During the summer of 2024, I began making underwater images of jellyfish off the Sligo coast. That experience shifted my photography practice. I realised I wanted to focus my work on telling vital stories about the ocean, particularly in this era of warming seas.
The sea has always been a constant presence. I grew up beside the Atlantic in Sligo, where my parents were keen scuba divers. Jacques Cousteau’s The Silent World instilled a sense of wonder that never left me. In my 20s I spent three months in Madagascar on a marine research project using scuba to collect scientific data. My wider photographic practice has long explored how landscapes hold intangible stories; now that inquiry has gone under water.
Through a commission from Belfast Photo Festival, I began working with Dr Ewan Hunter, a behavioural ecologist at the Agri-Food and Biosciences Institute. Our conversations explored how science and art might meet. Scientists and artists both act as witnesses to the world, translating observation into different forms of understanding.

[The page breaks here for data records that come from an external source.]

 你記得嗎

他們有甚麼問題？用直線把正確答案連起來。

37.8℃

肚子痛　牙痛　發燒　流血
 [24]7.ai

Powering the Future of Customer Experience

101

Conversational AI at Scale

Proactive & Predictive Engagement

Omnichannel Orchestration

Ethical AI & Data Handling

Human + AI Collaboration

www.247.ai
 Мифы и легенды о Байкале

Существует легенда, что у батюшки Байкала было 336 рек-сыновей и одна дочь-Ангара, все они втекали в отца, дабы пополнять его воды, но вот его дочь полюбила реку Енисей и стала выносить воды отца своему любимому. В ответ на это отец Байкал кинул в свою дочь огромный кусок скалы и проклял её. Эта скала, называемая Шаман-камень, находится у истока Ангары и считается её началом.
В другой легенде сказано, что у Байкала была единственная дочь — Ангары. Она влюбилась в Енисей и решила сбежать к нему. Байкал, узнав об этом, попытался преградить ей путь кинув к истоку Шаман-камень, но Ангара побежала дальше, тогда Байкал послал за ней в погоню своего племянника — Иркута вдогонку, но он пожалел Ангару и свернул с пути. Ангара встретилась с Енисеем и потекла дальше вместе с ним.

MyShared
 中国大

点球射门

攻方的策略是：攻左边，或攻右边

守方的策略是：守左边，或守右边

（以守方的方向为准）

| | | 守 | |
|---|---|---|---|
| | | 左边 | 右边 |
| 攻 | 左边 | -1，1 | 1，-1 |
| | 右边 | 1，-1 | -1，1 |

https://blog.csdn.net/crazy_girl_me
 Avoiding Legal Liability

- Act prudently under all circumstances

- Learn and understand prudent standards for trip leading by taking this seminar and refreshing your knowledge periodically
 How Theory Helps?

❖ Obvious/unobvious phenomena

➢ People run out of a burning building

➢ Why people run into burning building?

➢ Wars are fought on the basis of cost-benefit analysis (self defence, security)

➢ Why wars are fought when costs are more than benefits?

Ewan introduced me to otoliths, tiny ear stones in fish, that record their lives in layers. Like tree rings, they carry a chronology of migrations, feeding and environmental change. Salmon scales reveal similar invisible cartographies.
READ MORE
These ideas became the foundation of The Ocean Within, a photographic project exploring fish as living archives of the sea. The work is currently on view at Photo Museum Ireland as part of Groundswell, a European photography project engaging artists with climate action. In a time of ecological uncertainty, the project asks how we might learn to listen below the waterline, to remember the ocean within.